▶ [Directions]
A: In the review of the Rizzoli family subplot, whom did Angie fall in love with after Frank left her?
B: Write the next part of the review of the Rizzoli family subplot, starting after its final sentence.

▶ [Provided text]
Content starts

In addition to the case, we get some development in the soap opera of Jane Rizzoli’s parents. Previously in this series, sexist lout Frank Rizzoli left his wife for a younger woman (a bimbo, Angie calls her). Angie was devastated, but after a while fell in love with Jane’s former partner, Vince Korsak, who cherishes her and treats her so much better than Frank. As this book starts, they’re planning their wedding, as soon as Angie and Frank’s divorce goes through. Well, now Frank’s girlfriend has left him, and he realises he screwed up. He wants his wife back, with things exactly as they were before. And he and his equally loutish son, Frankie Jr., want Jane to pressure her mother into going along with this. They’re FAMILY, you see, and "that means something”. Oh, this section made me sooooooo angry. We don’t have a resolution here, and I really hope Gerritsen makes Angie stand firm against all the revolting patriarchal pressures that are pushing her towards going back to an entitled prick who treats her like shit. I will absolutely stop reading this series if she goes back to him. My problem in this book was Jane. I hated her for even contemplating agreeing to her father’s and brother’s demands, for thinking she doesn’t know what to do, and that their arguments have any value at all. She is married to a man who loves her and respects her and treats her well. She knows that wasn’t how Frank treated Angie, and she knows very well that nothing will change if he gets his way. He himself admits that what he wants back is the unpaid maid who cooks him good food and waits on him hand and food. Ohhh, I hated him so much, more than the killer, even. I wanted him to end up castrated with a rusty spoon. Maybe the plot of the next book? (I can only hope!)

Content ends

Extracted records:
Content starts

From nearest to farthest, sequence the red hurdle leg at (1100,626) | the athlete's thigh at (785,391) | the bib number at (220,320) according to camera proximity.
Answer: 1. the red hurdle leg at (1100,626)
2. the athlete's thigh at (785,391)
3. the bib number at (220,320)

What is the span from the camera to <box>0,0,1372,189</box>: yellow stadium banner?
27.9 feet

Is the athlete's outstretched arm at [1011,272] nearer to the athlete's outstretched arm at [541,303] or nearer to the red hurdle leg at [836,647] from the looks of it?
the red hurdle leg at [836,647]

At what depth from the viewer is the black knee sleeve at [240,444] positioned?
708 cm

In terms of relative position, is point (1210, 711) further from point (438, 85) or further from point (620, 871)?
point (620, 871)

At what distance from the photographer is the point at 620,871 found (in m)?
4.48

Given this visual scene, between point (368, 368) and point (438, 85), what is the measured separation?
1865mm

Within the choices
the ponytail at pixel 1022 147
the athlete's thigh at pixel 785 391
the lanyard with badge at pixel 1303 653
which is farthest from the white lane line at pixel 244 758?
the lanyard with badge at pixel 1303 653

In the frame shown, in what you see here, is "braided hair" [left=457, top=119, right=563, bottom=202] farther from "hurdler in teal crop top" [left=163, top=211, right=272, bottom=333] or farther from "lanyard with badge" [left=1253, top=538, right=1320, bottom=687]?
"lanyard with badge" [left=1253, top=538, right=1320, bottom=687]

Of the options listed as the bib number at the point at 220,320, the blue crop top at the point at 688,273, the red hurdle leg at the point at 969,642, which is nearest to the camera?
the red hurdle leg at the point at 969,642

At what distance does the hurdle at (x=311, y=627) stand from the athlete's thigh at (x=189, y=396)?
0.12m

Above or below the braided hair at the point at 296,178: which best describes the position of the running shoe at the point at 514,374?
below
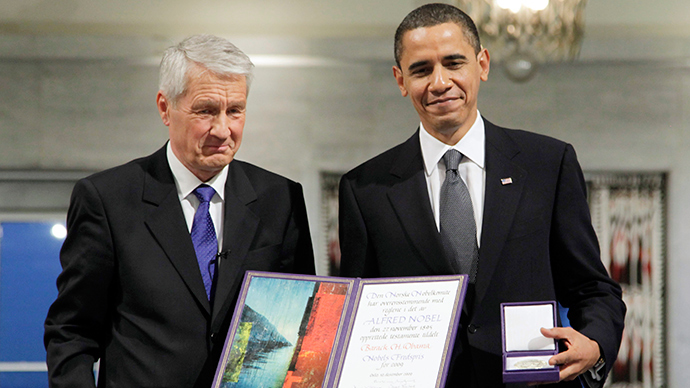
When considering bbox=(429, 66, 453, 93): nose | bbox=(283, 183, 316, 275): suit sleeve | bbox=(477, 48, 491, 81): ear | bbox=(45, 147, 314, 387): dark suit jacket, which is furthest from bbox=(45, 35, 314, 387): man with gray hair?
bbox=(477, 48, 491, 81): ear

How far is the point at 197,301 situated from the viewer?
6.41 feet

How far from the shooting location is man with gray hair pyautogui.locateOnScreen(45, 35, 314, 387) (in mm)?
1930

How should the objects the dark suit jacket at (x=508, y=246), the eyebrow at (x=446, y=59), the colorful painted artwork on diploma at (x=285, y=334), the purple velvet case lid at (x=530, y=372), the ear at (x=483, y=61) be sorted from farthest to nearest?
the ear at (x=483, y=61), the eyebrow at (x=446, y=59), the dark suit jacket at (x=508, y=246), the colorful painted artwork on diploma at (x=285, y=334), the purple velvet case lid at (x=530, y=372)

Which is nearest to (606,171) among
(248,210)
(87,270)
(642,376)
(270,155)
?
(642,376)

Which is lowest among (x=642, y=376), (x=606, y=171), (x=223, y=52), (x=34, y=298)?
(x=642, y=376)

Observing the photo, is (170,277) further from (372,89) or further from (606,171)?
(606,171)

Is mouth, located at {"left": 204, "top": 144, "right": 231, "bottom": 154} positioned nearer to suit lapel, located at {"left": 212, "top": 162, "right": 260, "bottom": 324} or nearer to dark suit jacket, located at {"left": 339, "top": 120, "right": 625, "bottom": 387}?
suit lapel, located at {"left": 212, "top": 162, "right": 260, "bottom": 324}

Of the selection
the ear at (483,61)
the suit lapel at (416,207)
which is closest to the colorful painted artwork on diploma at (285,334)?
the suit lapel at (416,207)

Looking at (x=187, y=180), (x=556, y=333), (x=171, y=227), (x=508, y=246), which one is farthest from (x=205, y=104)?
(x=556, y=333)

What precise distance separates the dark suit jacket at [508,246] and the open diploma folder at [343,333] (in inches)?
6.6

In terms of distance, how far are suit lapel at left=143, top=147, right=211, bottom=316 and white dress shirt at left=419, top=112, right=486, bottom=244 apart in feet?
2.07

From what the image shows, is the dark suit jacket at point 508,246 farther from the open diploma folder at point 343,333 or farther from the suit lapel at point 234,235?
the suit lapel at point 234,235

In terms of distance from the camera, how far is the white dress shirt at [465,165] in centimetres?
201

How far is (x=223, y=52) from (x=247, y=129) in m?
3.12
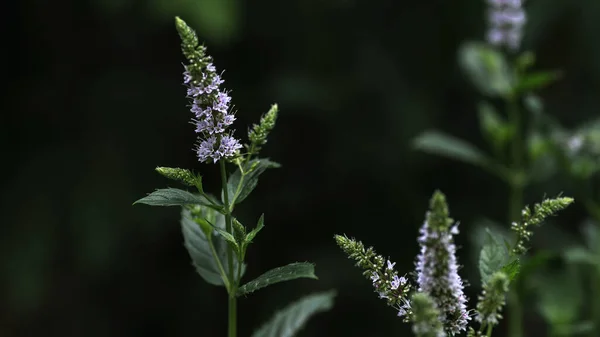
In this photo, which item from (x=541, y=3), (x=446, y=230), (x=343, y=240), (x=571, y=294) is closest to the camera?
(x=446, y=230)

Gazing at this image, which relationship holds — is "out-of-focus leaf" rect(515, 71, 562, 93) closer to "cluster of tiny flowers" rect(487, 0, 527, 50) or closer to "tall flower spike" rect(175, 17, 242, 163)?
"cluster of tiny flowers" rect(487, 0, 527, 50)

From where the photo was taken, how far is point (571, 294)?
218cm

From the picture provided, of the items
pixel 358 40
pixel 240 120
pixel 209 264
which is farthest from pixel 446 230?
pixel 358 40

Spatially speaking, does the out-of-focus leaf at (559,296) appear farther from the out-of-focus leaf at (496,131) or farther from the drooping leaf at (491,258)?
the drooping leaf at (491,258)

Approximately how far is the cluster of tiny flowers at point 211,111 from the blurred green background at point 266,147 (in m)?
2.78

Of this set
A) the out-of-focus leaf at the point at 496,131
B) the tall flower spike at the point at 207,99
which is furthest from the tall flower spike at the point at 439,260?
the out-of-focus leaf at the point at 496,131

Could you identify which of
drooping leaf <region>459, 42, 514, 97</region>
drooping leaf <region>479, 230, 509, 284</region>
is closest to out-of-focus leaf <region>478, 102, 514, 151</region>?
drooping leaf <region>459, 42, 514, 97</region>

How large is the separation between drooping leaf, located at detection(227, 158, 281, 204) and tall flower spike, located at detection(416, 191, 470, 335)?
0.39m

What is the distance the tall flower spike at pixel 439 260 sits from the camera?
953 millimetres

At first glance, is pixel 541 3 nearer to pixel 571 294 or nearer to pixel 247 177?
pixel 571 294

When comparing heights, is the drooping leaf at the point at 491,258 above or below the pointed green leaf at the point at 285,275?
above

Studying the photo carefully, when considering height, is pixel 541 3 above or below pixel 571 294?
above

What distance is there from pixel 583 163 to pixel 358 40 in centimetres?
210

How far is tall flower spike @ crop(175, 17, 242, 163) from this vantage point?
113 cm
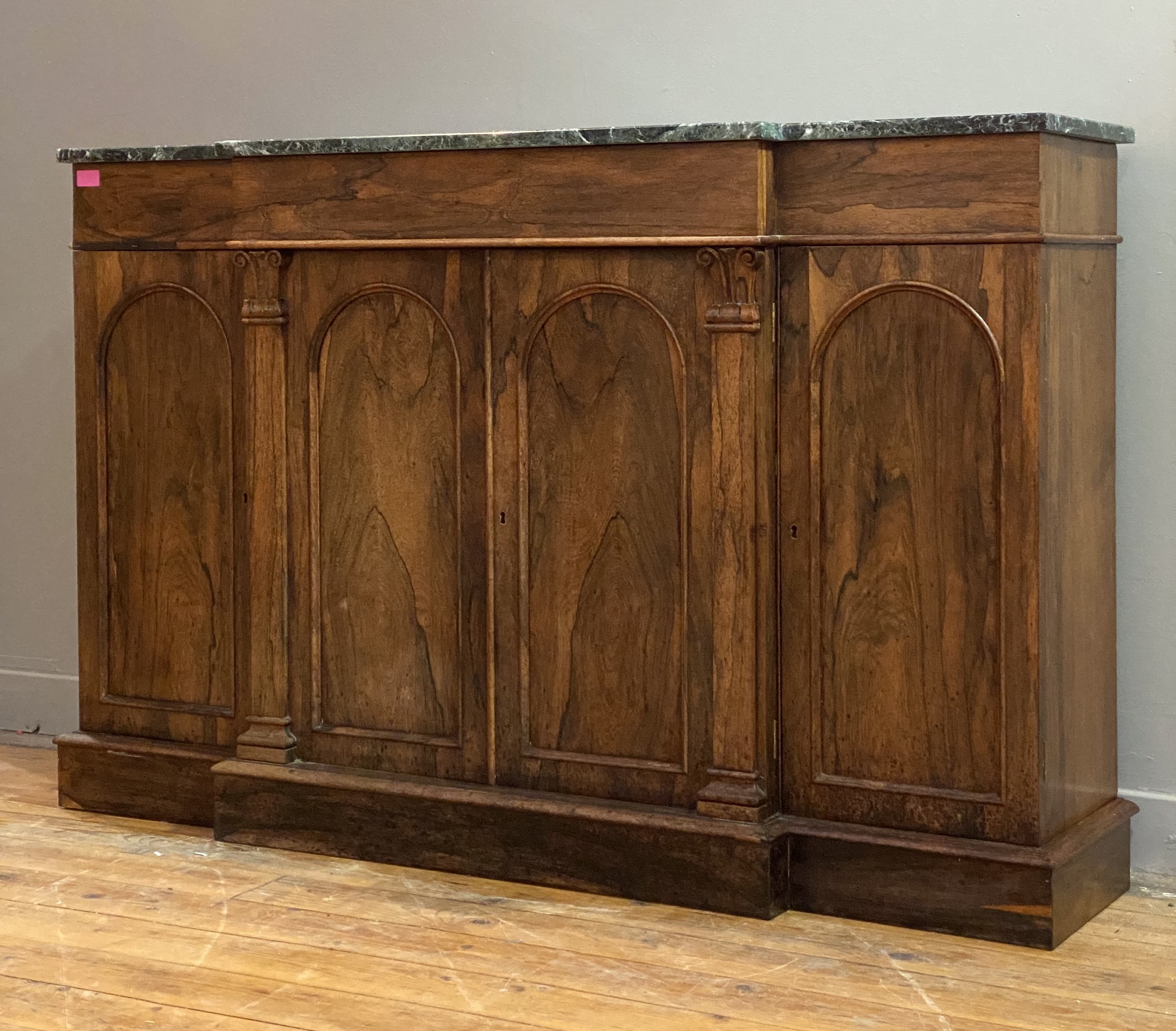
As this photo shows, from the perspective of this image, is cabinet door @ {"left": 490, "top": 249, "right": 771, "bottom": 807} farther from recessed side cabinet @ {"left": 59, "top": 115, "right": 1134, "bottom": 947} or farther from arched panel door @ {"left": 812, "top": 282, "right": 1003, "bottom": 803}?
arched panel door @ {"left": 812, "top": 282, "right": 1003, "bottom": 803}

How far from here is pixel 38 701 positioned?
4.73 m

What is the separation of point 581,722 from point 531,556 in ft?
1.13

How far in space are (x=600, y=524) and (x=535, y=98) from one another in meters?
1.21

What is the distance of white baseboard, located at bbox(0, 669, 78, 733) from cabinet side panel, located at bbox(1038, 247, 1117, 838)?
8.80ft

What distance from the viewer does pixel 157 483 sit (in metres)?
3.87

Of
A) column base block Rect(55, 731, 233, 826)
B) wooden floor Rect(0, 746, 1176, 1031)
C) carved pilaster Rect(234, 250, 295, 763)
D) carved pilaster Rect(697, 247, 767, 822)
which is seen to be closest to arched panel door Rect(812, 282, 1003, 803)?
carved pilaster Rect(697, 247, 767, 822)

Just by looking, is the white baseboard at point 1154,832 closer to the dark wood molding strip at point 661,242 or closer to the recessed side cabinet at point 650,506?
the recessed side cabinet at point 650,506

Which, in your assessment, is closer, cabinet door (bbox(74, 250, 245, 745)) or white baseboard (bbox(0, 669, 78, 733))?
cabinet door (bbox(74, 250, 245, 745))

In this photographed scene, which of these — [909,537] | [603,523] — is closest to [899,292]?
[909,537]

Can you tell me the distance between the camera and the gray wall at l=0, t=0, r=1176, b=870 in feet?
11.2

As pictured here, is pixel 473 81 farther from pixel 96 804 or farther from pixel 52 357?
pixel 96 804

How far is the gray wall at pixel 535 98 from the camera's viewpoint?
3.42m

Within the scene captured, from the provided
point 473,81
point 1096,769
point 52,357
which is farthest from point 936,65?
point 52,357

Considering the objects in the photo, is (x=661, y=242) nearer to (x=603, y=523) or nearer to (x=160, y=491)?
(x=603, y=523)
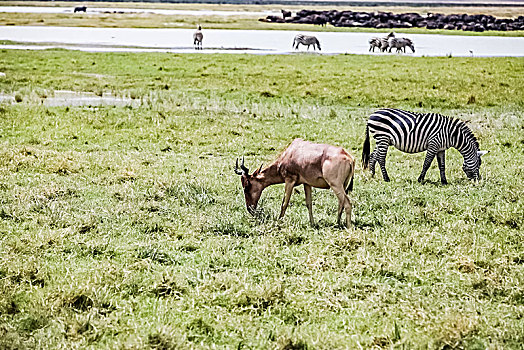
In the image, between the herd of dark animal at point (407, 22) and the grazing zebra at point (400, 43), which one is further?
the herd of dark animal at point (407, 22)

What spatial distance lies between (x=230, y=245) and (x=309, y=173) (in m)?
1.42

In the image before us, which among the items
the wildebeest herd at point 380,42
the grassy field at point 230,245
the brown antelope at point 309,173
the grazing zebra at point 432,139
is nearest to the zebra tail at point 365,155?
the grazing zebra at point 432,139

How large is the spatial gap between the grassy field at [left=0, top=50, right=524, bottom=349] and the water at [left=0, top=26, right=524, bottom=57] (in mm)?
26321

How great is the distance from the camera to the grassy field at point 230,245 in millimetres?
6934

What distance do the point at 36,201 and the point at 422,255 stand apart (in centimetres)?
589

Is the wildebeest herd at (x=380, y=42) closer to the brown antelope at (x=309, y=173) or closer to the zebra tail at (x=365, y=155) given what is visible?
the zebra tail at (x=365, y=155)

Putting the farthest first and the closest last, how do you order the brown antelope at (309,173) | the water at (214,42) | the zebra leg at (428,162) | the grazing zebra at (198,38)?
1. the grazing zebra at (198,38)
2. the water at (214,42)
3. the zebra leg at (428,162)
4. the brown antelope at (309,173)

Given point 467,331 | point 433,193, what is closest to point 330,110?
point 433,193

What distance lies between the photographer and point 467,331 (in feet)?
22.1

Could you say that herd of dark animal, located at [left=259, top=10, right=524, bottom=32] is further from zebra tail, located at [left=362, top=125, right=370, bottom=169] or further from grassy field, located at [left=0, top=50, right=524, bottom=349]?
zebra tail, located at [left=362, top=125, right=370, bottom=169]

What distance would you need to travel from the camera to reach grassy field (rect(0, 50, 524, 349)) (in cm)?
693

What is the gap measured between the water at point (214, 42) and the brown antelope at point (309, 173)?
110 ft

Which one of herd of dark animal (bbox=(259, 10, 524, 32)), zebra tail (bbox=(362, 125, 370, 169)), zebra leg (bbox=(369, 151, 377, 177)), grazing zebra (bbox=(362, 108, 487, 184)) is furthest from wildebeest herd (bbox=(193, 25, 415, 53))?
zebra tail (bbox=(362, 125, 370, 169))

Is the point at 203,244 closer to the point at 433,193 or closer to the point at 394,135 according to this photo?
the point at 433,193
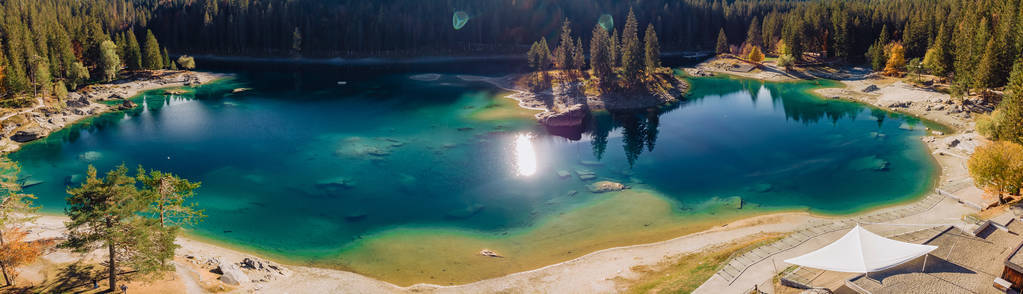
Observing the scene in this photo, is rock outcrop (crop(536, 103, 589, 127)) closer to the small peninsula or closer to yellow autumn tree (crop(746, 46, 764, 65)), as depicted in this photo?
the small peninsula

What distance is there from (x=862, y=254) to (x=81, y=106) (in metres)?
125

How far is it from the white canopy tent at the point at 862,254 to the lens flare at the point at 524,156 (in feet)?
122

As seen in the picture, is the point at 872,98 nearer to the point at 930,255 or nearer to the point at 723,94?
the point at 723,94

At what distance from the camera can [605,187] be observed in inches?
2418

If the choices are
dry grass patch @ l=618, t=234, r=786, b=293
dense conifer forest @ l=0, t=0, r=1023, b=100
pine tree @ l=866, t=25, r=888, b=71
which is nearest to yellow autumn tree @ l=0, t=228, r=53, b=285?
dry grass patch @ l=618, t=234, r=786, b=293

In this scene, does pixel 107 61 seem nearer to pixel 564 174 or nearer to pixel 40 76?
pixel 40 76

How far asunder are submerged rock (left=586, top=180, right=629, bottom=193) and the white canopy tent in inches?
1076

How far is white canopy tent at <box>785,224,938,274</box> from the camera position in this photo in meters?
32.3

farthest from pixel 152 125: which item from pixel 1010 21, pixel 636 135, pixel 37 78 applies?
pixel 1010 21

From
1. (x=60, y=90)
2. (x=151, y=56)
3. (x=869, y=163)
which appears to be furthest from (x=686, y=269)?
(x=151, y=56)

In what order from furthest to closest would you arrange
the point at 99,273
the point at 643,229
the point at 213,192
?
the point at 213,192
the point at 643,229
the point at 99,273

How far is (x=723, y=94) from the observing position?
409 ft

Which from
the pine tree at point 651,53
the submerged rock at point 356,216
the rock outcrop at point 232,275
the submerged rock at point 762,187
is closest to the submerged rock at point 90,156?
the submerged rock at point 356,216

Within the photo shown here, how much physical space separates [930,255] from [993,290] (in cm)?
422
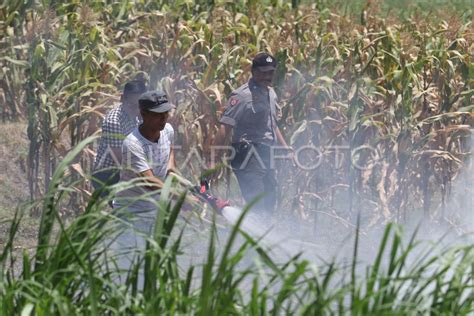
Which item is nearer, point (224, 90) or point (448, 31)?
point (224, 90)

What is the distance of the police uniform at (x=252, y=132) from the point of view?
31.0ft

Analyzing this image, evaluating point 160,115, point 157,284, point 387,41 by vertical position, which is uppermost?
point 387,41

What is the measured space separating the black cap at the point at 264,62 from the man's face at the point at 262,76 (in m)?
0.03

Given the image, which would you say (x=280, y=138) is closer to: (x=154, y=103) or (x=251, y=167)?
(x=251, y=167)

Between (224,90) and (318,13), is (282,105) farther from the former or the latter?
(318,13)

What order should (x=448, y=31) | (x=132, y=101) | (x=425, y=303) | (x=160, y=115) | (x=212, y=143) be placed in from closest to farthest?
(x=425, y=303) → (x=160, y=115) → (x=132, y=101) → (x=212, y=143) → (x=448, y=31)

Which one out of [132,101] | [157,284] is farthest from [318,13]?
[157,284]

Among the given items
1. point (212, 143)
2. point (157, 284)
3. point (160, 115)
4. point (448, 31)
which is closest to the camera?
point (157, 284)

Content ends

▶ [Task results]
A: She fell in love with Jane's former partner, Vince Korsak.

B:
Finally, this is quite minor, in the grand scheme of things, but it's an issue that has been bothering me later. Now, Evensong school is amazing. It sounds just like Hogwards, and I want to go there. But there was one thing that didn't make sense to me, and that was that Gerritsen seemed to feel she had to include “mean girls” and bullies. This is a school where the teachers (and there are a lot of them) pay a lot of attention to what’s going on and it’s suggested they’re perfectly aware of this. Every single kid has therapy sessions every week. Why is this allowed to go on? I don’t know, this is something that bothers me when I read books set in US high schools. It’s kind of suggested bullies are an essential part of the school experience. They are there in every single school, and teachers NEVER do anything about it. Is this what it's like, really? I can understand nothing happening when you’ve got a school with underpaid, overwhelmed teachers, but in a school like Evensong?
MY GRADE: Contrary to what it might seem with all my ranting, I did, on the whole, enjoy this. A B-.